I'm from a ethnic background where the family of origin means a lot and their opinions really do matter.

That's not to say that family would interfere with your day to day life though.

One thing your counsellor said grabbed my attention. She said it's not about his family and but the two of you to which is indeed correct.

However, she's not taking into account the diversity issues that are relevant in your situation. I just picked up on a pp mentioning cultural differences between you. Apologies if I've got it wrong.

A counsellor should not just dismiss those issues, as it's not in line with the BACP ethical guidelines for counsellors. It may be that she doesn't recognise that the cultural differences are a factor.

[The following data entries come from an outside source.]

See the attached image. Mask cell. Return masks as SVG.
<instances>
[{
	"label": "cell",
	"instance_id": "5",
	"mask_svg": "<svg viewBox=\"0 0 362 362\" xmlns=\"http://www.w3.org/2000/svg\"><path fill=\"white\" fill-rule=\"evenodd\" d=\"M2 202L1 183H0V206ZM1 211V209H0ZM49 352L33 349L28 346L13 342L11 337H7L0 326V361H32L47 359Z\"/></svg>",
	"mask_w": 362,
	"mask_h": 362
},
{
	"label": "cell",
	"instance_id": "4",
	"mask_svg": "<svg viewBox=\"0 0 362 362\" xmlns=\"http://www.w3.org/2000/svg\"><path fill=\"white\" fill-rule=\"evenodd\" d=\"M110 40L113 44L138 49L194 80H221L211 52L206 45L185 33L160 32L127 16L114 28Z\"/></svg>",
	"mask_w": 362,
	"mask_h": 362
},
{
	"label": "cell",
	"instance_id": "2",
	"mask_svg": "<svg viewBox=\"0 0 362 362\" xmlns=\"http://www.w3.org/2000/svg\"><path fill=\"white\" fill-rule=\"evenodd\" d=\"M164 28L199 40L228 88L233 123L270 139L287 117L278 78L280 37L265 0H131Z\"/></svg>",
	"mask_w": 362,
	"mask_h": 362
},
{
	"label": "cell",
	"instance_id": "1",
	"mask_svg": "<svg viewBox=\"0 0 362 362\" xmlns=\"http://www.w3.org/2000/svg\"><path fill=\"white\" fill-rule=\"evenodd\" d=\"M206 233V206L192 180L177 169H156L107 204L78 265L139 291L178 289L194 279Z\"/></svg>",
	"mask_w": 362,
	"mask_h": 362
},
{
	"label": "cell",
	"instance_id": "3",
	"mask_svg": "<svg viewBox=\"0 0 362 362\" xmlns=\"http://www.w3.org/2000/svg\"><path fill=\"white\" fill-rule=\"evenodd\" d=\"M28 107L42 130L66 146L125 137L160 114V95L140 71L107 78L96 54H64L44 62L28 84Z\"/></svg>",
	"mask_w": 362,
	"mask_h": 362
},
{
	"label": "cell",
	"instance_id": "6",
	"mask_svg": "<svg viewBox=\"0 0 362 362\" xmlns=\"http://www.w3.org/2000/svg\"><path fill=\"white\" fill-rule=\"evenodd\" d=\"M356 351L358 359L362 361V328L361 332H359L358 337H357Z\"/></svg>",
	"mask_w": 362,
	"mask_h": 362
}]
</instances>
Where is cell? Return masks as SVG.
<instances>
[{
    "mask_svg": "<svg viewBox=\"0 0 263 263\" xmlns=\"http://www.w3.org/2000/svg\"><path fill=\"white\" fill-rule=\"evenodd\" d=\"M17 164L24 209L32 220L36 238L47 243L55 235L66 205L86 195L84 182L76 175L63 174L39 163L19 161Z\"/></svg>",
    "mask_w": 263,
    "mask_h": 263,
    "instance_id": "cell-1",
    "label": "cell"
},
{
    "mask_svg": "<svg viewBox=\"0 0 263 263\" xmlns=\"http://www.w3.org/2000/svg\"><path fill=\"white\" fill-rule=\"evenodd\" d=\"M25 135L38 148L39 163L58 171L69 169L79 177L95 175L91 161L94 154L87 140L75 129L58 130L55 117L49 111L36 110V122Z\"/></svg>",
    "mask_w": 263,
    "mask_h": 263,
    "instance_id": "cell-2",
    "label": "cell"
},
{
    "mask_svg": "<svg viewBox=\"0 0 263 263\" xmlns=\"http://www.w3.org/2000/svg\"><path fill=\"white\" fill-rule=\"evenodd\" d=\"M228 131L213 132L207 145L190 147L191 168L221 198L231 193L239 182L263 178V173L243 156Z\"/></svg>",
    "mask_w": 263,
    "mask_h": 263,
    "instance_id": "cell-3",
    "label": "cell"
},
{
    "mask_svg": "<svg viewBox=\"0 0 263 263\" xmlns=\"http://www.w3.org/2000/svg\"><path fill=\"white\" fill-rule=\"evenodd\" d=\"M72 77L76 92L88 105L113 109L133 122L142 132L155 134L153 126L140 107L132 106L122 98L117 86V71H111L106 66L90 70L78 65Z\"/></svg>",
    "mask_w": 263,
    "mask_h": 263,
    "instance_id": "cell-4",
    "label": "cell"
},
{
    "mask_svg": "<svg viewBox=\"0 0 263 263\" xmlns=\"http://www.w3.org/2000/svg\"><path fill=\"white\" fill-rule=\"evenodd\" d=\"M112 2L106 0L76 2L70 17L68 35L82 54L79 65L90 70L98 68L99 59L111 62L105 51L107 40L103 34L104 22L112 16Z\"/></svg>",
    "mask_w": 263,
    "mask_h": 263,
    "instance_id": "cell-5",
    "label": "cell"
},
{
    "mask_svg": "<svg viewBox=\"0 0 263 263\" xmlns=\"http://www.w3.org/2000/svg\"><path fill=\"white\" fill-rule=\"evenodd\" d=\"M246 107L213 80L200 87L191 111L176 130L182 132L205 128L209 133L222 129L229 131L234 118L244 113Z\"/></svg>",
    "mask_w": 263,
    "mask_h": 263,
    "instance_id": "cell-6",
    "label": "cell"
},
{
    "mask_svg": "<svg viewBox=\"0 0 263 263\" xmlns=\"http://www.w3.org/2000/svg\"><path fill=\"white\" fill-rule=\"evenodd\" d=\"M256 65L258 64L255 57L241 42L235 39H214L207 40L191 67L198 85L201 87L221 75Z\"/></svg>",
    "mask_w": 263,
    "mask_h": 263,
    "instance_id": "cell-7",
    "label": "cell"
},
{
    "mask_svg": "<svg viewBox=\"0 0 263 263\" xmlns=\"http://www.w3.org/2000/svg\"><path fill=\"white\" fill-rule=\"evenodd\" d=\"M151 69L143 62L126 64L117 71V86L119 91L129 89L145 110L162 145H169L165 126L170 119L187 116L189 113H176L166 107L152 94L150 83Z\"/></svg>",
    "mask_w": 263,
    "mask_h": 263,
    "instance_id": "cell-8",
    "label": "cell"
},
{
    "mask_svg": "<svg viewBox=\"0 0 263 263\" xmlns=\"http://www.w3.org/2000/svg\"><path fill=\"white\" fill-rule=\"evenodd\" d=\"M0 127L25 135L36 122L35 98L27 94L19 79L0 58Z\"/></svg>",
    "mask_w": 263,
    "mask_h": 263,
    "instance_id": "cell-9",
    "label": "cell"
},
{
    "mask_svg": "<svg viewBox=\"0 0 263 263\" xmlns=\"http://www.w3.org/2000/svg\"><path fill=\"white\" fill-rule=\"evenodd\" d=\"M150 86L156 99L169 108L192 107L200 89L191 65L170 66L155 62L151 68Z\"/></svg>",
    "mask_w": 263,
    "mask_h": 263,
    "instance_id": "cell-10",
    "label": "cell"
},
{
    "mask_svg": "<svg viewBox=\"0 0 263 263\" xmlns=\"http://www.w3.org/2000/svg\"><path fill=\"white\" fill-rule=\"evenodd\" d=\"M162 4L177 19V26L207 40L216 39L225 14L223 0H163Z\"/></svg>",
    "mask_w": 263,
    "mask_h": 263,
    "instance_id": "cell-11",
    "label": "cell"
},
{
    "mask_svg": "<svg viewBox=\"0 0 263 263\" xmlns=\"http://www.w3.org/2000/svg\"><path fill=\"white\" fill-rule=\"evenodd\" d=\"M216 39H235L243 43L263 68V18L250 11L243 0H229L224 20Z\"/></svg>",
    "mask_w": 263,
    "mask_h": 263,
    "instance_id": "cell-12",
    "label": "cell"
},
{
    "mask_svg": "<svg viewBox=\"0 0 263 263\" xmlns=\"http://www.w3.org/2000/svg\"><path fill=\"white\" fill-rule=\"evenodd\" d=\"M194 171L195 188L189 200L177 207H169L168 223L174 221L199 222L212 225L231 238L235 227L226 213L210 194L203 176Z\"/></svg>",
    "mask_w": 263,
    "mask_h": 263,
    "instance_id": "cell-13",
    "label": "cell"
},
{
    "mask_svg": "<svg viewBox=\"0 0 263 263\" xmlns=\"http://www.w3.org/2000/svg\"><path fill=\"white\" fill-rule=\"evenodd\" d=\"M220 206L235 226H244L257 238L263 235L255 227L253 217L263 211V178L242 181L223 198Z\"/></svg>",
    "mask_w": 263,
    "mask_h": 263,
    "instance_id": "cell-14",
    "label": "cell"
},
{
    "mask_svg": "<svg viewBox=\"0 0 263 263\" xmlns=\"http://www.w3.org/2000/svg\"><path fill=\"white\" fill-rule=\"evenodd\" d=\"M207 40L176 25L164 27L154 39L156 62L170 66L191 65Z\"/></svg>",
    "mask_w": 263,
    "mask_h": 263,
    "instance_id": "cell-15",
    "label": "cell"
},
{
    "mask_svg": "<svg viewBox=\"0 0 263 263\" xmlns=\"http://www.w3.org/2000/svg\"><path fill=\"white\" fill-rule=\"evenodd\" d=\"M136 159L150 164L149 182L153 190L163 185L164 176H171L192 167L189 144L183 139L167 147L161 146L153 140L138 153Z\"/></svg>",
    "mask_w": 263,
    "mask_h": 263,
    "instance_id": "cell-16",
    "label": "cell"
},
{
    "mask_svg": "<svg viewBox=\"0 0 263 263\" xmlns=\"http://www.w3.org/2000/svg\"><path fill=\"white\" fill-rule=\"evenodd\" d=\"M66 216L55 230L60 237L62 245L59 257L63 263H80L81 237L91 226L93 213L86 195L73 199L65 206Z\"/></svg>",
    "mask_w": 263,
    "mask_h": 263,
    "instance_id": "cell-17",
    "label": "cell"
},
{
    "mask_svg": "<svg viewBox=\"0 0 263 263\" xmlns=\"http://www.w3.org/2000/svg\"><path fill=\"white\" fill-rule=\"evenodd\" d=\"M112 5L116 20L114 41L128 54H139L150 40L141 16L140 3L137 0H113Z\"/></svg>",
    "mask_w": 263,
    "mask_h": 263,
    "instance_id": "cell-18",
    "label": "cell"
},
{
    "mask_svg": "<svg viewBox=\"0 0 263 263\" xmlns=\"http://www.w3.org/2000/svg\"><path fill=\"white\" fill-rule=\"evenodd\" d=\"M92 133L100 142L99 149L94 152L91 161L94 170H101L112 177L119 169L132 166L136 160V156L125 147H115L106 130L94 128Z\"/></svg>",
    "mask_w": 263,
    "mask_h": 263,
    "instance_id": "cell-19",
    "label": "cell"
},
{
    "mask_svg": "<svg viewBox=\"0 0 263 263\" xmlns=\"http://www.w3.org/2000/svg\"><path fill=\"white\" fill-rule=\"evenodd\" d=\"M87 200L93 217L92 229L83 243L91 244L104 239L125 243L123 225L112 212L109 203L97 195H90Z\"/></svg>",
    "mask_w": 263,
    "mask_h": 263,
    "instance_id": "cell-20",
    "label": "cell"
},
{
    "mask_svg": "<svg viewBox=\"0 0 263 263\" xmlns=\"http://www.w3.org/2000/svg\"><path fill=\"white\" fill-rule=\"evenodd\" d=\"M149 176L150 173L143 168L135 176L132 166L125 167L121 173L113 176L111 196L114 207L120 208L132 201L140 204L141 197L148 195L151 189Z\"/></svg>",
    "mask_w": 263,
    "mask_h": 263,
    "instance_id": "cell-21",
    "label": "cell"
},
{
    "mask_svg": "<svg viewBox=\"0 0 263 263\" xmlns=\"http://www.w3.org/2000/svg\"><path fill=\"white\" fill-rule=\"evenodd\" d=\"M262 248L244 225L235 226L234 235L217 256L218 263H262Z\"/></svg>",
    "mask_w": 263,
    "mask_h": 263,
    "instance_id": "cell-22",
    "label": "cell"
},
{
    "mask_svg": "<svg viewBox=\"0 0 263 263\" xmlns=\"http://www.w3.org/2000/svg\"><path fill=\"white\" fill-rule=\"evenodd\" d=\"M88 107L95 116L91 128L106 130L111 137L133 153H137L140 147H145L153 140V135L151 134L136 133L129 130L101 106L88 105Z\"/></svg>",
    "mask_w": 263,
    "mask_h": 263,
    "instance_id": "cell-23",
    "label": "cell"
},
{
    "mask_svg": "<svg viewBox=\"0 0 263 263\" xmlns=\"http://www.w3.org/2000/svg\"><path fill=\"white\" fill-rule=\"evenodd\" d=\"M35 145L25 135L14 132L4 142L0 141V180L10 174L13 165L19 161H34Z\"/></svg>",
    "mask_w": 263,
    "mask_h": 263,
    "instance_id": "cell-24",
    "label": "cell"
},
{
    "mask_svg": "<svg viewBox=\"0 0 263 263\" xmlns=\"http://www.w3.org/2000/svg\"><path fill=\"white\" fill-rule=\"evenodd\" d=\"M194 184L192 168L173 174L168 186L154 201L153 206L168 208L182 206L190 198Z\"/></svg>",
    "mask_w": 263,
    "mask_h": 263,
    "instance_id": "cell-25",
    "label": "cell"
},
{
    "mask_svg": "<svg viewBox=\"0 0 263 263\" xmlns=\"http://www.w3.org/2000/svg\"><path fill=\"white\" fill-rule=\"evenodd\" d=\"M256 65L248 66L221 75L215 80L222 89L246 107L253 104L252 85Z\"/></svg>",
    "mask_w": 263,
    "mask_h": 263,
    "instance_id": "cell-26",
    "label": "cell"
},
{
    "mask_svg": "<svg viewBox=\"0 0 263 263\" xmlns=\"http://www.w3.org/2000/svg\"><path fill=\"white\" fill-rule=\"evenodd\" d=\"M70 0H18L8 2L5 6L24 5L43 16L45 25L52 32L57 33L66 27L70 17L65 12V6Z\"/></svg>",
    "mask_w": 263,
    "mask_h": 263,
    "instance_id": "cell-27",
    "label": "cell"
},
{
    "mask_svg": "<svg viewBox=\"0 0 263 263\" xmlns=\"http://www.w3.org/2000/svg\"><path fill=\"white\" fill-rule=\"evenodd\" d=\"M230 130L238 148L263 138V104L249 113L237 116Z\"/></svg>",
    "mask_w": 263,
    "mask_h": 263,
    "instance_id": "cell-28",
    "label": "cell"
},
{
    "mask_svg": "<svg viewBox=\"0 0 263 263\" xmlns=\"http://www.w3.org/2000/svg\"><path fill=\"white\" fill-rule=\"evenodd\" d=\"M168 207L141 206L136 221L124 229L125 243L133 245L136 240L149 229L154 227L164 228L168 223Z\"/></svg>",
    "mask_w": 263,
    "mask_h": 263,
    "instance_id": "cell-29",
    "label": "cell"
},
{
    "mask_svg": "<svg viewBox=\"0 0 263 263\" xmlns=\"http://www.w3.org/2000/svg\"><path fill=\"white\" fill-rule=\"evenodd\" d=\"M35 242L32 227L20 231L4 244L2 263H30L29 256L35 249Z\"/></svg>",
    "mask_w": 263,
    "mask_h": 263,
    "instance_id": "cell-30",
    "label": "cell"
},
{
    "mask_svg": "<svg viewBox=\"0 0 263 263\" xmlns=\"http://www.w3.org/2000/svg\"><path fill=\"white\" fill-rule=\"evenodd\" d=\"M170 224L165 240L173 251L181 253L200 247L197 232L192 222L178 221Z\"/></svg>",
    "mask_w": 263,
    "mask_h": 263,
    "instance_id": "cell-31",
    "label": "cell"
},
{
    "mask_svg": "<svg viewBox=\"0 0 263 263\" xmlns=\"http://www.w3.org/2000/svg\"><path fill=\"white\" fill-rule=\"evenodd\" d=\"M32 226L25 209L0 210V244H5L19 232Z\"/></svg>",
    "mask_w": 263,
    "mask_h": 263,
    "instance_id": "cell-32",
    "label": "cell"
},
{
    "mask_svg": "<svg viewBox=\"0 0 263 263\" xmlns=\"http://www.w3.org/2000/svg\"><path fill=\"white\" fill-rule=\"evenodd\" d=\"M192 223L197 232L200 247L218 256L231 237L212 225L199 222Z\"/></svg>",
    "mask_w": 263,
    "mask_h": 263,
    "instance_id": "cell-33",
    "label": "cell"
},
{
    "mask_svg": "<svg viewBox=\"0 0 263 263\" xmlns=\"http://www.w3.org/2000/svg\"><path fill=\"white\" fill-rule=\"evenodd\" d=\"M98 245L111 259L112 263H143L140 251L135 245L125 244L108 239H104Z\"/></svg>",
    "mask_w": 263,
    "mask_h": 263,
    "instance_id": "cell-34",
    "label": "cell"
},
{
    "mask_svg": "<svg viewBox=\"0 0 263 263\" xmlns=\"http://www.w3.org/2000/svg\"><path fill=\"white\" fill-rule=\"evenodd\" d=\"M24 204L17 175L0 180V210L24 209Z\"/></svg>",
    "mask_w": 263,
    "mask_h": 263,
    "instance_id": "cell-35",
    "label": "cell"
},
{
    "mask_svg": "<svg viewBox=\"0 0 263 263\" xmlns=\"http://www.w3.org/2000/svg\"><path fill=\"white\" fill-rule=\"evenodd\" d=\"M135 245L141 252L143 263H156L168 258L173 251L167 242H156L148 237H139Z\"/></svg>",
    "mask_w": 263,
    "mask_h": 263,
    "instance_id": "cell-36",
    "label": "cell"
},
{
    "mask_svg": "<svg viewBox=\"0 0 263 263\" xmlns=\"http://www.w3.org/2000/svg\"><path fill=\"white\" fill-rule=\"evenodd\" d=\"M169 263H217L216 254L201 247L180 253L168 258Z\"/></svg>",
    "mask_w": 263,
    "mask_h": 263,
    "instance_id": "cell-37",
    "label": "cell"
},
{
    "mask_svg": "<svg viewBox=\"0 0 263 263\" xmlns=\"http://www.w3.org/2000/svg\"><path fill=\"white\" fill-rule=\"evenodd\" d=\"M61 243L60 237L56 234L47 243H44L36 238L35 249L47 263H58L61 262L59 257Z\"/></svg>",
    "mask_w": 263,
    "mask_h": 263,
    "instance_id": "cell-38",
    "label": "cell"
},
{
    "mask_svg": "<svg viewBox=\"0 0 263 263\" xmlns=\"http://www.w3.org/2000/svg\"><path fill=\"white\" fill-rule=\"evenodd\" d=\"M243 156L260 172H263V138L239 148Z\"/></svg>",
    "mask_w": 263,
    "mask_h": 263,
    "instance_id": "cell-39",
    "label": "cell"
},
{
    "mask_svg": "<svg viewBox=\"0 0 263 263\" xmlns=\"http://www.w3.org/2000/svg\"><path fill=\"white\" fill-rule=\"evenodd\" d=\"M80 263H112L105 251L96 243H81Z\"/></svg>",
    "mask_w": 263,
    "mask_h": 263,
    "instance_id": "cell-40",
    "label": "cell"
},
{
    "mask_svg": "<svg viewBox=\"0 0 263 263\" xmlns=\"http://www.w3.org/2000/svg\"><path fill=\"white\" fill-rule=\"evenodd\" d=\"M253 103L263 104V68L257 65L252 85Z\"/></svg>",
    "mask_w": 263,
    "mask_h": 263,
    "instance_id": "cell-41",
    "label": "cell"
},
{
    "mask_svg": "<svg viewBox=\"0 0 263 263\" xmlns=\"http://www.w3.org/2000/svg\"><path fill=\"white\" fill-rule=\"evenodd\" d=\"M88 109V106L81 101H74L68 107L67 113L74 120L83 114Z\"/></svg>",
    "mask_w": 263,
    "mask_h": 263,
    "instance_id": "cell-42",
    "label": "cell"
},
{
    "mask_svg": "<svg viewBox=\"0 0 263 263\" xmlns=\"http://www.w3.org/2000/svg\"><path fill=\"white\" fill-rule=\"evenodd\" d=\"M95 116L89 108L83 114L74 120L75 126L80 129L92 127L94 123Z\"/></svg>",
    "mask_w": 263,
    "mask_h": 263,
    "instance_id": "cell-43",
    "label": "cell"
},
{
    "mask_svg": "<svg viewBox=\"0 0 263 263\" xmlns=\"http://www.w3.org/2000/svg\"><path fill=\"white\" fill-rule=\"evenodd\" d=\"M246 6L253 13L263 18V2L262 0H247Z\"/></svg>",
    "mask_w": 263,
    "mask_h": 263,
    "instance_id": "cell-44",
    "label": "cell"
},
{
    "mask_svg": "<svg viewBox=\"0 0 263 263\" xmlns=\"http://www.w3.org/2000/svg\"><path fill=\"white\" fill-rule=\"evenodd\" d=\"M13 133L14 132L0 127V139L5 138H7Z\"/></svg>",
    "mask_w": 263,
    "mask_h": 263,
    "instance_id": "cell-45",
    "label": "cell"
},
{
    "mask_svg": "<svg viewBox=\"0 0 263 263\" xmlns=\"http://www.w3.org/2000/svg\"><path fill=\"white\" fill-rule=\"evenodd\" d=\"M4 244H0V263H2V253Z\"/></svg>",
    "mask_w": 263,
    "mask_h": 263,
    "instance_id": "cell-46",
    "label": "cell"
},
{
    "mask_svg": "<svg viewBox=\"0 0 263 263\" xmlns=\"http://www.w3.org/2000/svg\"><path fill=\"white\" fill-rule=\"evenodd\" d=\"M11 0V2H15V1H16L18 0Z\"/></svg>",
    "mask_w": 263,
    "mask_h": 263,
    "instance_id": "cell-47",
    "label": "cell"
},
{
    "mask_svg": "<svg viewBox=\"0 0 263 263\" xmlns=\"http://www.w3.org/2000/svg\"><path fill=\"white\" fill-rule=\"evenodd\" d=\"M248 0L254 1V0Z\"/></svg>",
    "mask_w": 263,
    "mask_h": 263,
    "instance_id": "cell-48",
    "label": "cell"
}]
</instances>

Please don't think I'm saying she's not a good counsellor. It's just the awareness around diversity

Realitea · 30/04/2017 14:28

Thank you for your reply. I will make her aware of this next time we meet. Its always been hard for me trying to understand the differences in how the family communicate and how they are so close knit compared to mine who aren't close but get on well and say what we think without offence or drama being caused.
Definitely not going to love bomb him now, it's funny how every day I have a different emotion. Today is anger and yesterday was just love. I guess that's normal though. He's probably feeling the same.

SandyY2K · 30/04/2017 16:27

TBH you shouldn't have to tell her. It's her job to make herself aware and be mindful of it.

I have a fair idea about various cultures and the family dynamics. I could give you a bit of an insight if that would help.

Is he of African or Asian descent?

You don't have to answer, but you can PM your response to prevent outing yourself.